# Exercise details:
Reproduce each of the rows below word for word, omitting the pictures.

# Input rows:
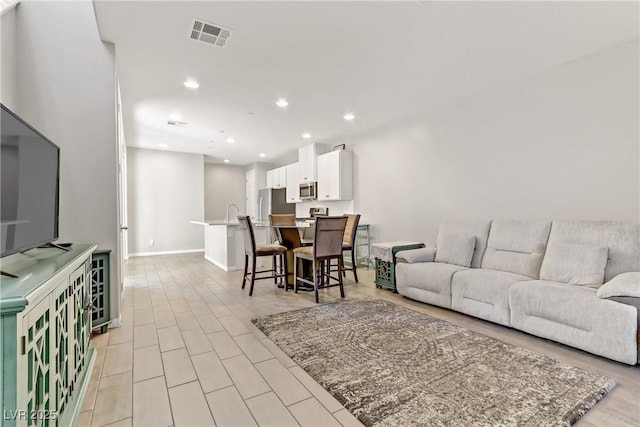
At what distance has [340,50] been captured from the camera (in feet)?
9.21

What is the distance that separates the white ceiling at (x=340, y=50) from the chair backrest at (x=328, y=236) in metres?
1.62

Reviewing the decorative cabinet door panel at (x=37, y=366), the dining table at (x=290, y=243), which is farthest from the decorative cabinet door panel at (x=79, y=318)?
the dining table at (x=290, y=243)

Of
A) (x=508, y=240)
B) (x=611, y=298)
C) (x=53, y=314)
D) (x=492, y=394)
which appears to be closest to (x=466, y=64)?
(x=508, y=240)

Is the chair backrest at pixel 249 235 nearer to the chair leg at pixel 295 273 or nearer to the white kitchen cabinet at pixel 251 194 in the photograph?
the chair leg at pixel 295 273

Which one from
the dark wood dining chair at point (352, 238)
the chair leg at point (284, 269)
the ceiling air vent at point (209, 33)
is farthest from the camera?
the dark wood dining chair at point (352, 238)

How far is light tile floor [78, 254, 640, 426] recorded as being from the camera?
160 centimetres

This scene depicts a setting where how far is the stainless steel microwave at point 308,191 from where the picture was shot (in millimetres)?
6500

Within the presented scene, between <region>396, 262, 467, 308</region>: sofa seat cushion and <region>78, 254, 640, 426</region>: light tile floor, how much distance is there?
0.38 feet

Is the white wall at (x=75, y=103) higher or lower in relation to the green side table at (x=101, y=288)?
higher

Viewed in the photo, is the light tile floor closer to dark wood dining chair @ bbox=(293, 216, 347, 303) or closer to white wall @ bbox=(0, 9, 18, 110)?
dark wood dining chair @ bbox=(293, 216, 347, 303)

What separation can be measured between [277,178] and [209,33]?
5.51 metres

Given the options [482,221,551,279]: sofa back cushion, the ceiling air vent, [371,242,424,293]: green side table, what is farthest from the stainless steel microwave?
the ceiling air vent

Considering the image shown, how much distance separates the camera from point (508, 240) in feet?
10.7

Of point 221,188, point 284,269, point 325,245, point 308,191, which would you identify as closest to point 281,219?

# Solution below:
At what distance has [340,50] been captured from the camera (in feet)?
9.21

What is the distance that separates the white ceiling at (x=340, y=50) from the chair backrest at (x=328, y=236) in metres?
1.62

Reviewing the decorative cabinet door panel at (x=37, y=366), the dining table at (x=290, y=243), which is farthest from the decorative cabinet door panel at (x=79, y=318)?
the dining table at (x=290, y=243)

Of
A) (x=508, y=240)
B) (x=611, y=298)
C) (x=53, y=314)
D) (x=492, y=394)
which appears to be closest to (x=466, y=64)?
(x=508, y=240)

Is the chair backrest at pixel 249 235 nearer to the chair leg at pixel 295 273 or nearer to the white kitchen cabinet at pixel 251 194 in the photograph?
the chair leg at pixel 295 273

Which one from
the dark wood dining chair at point (352, 238)
the chair leg at point (284, 269)
the ceiling air vent at point (209, 33)
is farthest from the camera?
the dark wood dining chair at point (352, 238)

How far is light tile floor [78, 254, 640, 426] recorded as being from the camera?
160 centimetres

This scene depicts a setting where how far is the stainless steel microwave at point 308,191 from where the picture was shot (in millimetres)?
6500

Within the presented scene, between <region>396, 262, 467, 308</region>: sofa seat cushion and <region>78, 254, 640, 426</region>: light tile floor, how much distance is there?
0.38 feet

Is the white wall at (x=75, y=103) higher or lower in relation to the green side table at (x=101, y=288)?
higher

Viewed in the photo, is the light tile floor closer to dark wood dining chair @ bbox=(293, 216, 347, 303) or closer to white wall @ bbox=(0, 9, 18, 110)?
dark wood dining chair @ bbox=(293, 216, 347, 303)

What separation can be measured between [277,178] and [209,33]?
5.51 metres

Given the options [482,221,551,279]: sofa back cushion, the ceiling air vent, [371,242,424,293]: green side table, what is farthest from the stainless steel microwave?
the ceiling air vent

Considering the image shown, how much distance separates the camera from point (508, 240) in feet?
10.7

Of point 221,188, point 284,269, point 325,245, point 308,191, which would you identify as closest to point 281,219?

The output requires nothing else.